Part of the issue with probability and statistics is that people do not have the luxury of the long-run or multiple trials. We only have this one trial. Which brings us the the asymmetry referred to in the title of this post. Models are one way in that one can build them by collecting multiple observations; it is a mug’s game to apply models to predict a specific event. Something might happen, until it does; the model is probabilistic, but the outcome is binary. That is part of the difficulty in accepting statistical models.
I thought that Simmons piece indicated that he did not separate the overall strategy with the details of the execution. As he is so fond of arguing, the details cannot be captured by a simple measure as “conversion”. There were many ways of getting there: is a recovered fumble an ideal way of converting a 4th down? How about a penalty against the defense? Was it a 4th and inches grind forward? Was it 8 yd pass against a weak opponent? Did the coach rest the first string defense in the fourth quarter, with the game well in hand? However, this was in the context of a Brady plus Welker, Faulk, and Moss offense that had nearly 400 yards on the night. That is a detail that Simmons did not dwell on. The players gave the Patriots a legitimate shot at converting the 4th down. It was the playcalling from Belichek that failed the Patriots. I thought it was unfair for Simmons to trash the strategy based on the example of this particular play.
And to spread the criticism a bit, I don’t think it makes sense to never punt, as Easterbrook maintains (though he argues this from an aesthetic perspective.) The contribution of that particular play to the overall win probability depends on the situation. It is the coach’s job to identify the most significant factors in terms of the aggregate (i.e. whole NFL result) and then apply it to an analysis of how his particular offensive and defensive play callings maximize the actual performance of his players.
Simmons missed a great opportunity to show how a proper analysis should be done. He could have supported the obvious point, that, hey, to maximize on that 60% success rate, you need to treat this like a normal play in a scripted series, not like a 2 pt conversion.

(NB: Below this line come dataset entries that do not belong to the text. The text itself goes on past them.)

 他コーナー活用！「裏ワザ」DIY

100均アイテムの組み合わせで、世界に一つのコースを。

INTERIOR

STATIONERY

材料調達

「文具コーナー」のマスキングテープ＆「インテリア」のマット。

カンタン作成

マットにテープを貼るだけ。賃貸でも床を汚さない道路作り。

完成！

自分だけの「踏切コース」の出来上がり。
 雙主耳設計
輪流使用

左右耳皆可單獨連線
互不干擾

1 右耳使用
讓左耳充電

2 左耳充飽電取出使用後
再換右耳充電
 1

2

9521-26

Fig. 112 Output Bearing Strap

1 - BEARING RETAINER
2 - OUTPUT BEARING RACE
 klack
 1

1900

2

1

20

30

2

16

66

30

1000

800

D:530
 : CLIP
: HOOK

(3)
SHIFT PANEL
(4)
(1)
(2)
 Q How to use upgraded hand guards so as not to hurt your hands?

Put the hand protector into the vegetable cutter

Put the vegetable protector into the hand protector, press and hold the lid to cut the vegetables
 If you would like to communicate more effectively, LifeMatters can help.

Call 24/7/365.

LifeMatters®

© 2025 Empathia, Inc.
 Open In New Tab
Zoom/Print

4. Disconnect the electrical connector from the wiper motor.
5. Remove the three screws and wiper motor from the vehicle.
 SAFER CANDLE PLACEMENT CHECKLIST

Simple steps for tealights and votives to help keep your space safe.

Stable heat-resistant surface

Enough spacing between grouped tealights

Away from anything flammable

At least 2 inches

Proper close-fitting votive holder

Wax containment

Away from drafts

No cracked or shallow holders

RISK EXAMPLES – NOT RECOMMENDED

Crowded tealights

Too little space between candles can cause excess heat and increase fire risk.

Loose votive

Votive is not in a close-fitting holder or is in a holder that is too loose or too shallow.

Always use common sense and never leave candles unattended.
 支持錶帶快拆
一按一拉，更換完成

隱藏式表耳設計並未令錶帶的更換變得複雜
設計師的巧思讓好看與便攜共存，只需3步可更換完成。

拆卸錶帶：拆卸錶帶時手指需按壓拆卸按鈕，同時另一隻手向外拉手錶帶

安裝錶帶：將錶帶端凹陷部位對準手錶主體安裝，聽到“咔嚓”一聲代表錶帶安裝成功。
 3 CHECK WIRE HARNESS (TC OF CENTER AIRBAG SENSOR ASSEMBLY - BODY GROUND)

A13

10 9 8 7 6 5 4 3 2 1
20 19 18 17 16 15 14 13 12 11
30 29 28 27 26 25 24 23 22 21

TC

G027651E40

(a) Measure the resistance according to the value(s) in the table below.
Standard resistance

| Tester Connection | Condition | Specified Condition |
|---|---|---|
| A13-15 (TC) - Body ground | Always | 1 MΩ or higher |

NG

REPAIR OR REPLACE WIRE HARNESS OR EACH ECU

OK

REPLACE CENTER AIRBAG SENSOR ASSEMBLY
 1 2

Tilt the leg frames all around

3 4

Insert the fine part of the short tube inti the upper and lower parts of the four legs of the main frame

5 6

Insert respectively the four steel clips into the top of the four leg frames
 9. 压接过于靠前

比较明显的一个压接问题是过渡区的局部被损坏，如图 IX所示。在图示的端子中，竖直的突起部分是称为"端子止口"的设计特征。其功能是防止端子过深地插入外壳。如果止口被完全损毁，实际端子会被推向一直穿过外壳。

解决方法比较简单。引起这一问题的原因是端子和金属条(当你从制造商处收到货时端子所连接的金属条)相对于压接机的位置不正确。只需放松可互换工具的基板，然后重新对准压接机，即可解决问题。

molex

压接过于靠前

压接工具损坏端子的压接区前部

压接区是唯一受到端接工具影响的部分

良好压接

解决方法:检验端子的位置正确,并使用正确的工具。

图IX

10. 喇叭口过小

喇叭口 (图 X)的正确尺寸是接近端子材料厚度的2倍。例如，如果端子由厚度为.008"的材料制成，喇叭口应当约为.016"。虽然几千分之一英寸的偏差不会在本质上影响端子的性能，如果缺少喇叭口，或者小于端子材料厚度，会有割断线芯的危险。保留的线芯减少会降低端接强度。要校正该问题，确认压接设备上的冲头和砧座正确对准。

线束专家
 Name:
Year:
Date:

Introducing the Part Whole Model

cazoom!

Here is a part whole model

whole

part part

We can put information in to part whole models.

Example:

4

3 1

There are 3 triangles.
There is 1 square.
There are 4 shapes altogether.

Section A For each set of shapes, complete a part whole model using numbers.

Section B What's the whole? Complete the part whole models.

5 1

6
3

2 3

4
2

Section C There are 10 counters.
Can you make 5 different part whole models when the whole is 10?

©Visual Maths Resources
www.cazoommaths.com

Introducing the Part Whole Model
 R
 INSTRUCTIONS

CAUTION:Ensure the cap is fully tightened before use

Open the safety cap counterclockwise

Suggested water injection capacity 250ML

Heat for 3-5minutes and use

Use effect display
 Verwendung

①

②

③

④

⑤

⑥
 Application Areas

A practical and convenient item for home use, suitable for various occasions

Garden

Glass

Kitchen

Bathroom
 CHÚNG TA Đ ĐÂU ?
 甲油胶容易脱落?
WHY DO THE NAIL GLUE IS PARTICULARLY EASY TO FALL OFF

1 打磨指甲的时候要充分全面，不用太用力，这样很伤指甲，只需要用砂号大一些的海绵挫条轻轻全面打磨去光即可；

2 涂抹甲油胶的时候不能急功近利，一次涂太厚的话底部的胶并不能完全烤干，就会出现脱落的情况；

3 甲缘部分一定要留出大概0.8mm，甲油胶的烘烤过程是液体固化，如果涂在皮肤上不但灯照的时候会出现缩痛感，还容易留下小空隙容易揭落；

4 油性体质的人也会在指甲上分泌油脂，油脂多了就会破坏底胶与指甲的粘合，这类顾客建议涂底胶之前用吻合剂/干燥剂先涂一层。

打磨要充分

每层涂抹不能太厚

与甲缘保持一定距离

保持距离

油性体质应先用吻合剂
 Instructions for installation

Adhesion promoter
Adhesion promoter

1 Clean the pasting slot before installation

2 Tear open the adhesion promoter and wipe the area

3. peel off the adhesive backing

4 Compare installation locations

He even said as much; another one of his points is that Belichek did not treat the whole series like a four down set. Doing so would have enhanced the overall chance of success. Instead, he raised the metaphorical equivalent of the “blogger-in-Mom’s-basement” attack against stat-heads: that they don’t watch the games. And that watching the game would have told you what the correct strategy was. I don’t think that was the case as all, as the contrary view can be derived using Easterbrook’s asssumptions.